__Work instructions__
1. In the article on Snap's first earnings report, reproduce the passage from "Facebook and its" up to and including "IPO in March.".
2. Pick up the article on Snap's first earnings report after its last sentence and carry it on.
** Start of Document excerpt **
A woman wears Snapchat's Spectacles on the floor of the New York Stock Exchange during the company's initial public offering in New York, March 2, 2017.
Brendan McDermid | Reuters
A woman wears Snapchat's Spectacles on the floor of the New York Stock Exchange during the company's initial public offering in New York, March 2, 2017.

Late last year, photo sharing platform Snap rebranded itself, ditching the "chat" and positing itself to investors as a hardware company touting $130 smart Spectacles – available by vending machine, of course.

But the company's first ever earnings report, published Thursday, disappointed investors. Its augmented reality and camera glasses made just over $8 million, a drop in the ocean of its $150 million revenue.

Following the news, Snap shares plummeted to roughly $17.50, their lowest since the company's initial public offering (IPO) in early March. According to Reuters, this wiped off more than $6 billion of its market value.

Facebook and its other platforms Instagram and Whatsapp have launched copycat offerings of Snap's main selling point – photos and videos that disappear from users' view after 24 hours.

Earlier in April, Facebook announced that its Instagram Stories feature boasts over 200 million daily active users. This eclipses Snapchat's count of 161 million, revealed just ahead of the company's IPO in March.
** End of Document excerpt **
** Start of Data shown **
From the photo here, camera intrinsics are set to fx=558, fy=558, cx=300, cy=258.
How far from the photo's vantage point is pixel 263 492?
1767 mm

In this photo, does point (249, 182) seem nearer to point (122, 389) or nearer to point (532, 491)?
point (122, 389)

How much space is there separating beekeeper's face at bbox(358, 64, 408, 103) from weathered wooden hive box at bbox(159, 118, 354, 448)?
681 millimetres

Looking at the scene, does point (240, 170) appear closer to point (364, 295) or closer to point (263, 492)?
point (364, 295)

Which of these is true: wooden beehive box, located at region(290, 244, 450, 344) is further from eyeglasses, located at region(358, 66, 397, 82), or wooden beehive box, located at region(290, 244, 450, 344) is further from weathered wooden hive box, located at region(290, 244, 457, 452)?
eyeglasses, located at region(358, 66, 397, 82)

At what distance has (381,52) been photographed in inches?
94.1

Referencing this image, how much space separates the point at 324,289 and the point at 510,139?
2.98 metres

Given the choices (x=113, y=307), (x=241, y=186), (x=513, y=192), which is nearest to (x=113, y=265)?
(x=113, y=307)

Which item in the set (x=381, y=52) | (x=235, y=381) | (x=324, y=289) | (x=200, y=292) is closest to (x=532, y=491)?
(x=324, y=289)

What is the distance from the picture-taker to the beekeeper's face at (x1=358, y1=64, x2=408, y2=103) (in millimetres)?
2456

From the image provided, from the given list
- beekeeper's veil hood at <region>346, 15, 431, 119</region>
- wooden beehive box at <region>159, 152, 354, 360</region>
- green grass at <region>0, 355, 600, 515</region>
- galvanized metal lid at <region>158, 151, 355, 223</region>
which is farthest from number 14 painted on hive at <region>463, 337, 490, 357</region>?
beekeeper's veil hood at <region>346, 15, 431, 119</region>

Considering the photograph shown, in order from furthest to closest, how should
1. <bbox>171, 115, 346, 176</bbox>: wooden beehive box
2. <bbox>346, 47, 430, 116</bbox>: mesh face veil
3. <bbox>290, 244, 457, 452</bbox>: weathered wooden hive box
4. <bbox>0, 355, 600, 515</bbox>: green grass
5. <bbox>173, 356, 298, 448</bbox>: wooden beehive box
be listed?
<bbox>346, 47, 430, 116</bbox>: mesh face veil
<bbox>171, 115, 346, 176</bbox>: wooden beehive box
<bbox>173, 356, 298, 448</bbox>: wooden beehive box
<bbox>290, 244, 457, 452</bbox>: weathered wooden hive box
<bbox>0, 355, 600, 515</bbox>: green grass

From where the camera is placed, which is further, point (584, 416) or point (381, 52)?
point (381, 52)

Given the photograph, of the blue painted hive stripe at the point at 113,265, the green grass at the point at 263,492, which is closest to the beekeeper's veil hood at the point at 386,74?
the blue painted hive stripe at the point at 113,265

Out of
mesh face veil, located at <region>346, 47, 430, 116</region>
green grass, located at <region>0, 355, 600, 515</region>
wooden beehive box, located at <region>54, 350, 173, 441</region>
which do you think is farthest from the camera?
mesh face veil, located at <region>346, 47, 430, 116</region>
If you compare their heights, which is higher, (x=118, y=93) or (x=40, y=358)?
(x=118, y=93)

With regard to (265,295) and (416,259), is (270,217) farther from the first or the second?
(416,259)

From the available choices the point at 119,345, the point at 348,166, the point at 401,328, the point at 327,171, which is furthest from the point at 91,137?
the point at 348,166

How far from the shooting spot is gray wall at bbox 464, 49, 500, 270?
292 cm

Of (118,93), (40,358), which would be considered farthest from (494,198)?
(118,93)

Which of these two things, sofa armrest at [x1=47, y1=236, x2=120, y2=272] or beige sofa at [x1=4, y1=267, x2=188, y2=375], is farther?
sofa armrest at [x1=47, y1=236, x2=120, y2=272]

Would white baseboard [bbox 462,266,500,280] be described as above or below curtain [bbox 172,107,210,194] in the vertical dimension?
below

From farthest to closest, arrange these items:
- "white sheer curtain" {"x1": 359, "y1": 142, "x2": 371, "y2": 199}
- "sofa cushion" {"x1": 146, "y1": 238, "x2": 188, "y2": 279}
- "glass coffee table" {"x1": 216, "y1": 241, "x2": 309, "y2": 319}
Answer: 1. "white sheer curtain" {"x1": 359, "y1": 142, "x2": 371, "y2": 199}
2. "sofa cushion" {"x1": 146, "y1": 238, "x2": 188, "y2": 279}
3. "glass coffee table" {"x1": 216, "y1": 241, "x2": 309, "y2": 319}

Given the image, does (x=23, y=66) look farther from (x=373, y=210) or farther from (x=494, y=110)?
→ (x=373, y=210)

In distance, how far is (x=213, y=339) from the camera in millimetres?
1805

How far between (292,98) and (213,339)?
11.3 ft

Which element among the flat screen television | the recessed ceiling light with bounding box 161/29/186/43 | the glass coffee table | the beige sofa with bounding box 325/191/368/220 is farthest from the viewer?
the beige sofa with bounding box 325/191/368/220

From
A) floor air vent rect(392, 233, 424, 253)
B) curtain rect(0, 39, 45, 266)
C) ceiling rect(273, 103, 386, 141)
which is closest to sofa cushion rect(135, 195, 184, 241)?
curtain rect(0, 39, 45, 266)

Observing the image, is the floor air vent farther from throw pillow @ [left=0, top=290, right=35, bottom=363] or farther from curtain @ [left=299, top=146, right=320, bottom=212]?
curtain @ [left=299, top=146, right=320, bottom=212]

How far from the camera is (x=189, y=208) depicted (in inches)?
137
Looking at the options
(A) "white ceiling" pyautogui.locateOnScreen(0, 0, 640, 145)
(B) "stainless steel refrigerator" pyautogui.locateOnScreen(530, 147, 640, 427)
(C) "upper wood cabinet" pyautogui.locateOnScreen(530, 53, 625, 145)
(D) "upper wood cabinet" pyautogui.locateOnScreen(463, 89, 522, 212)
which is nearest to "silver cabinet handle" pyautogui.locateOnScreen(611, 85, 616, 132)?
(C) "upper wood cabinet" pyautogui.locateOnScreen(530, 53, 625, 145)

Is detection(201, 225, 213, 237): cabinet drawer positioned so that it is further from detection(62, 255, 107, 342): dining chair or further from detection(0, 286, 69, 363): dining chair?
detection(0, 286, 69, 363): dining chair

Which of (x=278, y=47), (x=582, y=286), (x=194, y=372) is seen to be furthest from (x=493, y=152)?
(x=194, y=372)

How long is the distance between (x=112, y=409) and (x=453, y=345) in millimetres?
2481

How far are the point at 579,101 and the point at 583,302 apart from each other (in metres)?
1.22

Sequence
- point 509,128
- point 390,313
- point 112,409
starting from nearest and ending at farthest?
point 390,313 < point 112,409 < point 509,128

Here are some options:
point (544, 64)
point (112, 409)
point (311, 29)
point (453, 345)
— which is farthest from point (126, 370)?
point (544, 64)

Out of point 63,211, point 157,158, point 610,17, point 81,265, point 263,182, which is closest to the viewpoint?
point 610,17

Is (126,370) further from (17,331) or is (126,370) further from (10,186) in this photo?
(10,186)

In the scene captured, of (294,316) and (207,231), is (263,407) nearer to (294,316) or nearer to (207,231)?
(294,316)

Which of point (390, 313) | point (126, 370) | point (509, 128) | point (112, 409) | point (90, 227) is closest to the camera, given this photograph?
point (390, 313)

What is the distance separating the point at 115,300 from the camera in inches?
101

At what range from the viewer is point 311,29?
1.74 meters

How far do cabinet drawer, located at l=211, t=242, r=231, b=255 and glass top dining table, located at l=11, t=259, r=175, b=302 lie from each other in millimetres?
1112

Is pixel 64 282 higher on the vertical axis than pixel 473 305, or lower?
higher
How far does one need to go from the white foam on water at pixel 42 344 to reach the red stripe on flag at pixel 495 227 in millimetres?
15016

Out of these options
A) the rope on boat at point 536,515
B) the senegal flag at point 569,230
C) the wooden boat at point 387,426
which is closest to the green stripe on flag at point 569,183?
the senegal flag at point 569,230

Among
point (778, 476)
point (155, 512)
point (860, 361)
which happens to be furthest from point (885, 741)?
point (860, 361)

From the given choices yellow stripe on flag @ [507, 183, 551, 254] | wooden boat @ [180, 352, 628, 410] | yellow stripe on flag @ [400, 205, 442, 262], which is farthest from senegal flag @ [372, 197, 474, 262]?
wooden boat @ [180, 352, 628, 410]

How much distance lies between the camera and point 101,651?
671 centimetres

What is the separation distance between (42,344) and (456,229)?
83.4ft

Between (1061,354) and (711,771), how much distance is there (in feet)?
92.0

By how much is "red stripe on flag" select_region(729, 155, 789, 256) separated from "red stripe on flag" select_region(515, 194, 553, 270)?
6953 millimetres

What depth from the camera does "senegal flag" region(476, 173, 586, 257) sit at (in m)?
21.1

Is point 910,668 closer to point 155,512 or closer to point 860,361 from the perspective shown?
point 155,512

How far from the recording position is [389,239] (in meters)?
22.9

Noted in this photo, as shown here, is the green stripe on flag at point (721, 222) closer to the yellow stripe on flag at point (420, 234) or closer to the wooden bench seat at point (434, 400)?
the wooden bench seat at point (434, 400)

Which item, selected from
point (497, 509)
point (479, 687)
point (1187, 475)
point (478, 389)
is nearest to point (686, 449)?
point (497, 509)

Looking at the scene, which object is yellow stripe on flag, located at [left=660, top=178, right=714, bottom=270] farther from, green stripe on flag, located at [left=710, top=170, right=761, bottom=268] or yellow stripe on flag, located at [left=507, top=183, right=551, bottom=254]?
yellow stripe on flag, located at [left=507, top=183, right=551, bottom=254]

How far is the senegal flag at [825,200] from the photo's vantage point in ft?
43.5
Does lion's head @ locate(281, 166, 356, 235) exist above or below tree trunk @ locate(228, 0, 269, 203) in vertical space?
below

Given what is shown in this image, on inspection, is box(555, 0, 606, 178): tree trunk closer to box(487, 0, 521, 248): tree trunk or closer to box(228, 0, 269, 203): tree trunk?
** End of Data shown **
__Responses for each task__
1.
Facebook and its other platforms Instagram and Whatsapp have launched copycat offerings of Snap's main selling point – photos and videos that disappear from users' view after 24 hours.

Earlier in April, Facebook announced that its Instagram Stories feature boasts over 200 million daily active users. This eclipses Snapchat's count of 161 million, revealed just ahead of the company's IPO in March.

2.
The buzz around Snap is largely based on the app being a hit with millennials and generation Z, considered a lucrative market for advertisers.

Neil Campling, head of global TMT research at Northern Trust Capital Markets, told CNBC's Street Signs Thursday that "very few companies have managed to innovate in hardware and software." One of the few outliers to the trend is Apple, which Campling described as having "super normal margins as a result of that."

Ultimately for Campling, the size of Snap's user base – which is not growing quickly enough in comparison to competitor Instagram – is its biggest headache. "It hasn't got the scale and that's a big problem for them," Campling said.

While Campling acknowledged that there was room for diversity in the social media space, "we would still rather be owning the big Goliaths in this space, which are Facebook and Tencent."

Disclosure: NBCUniversal, the parent company of CNBC, is an investor in Snap.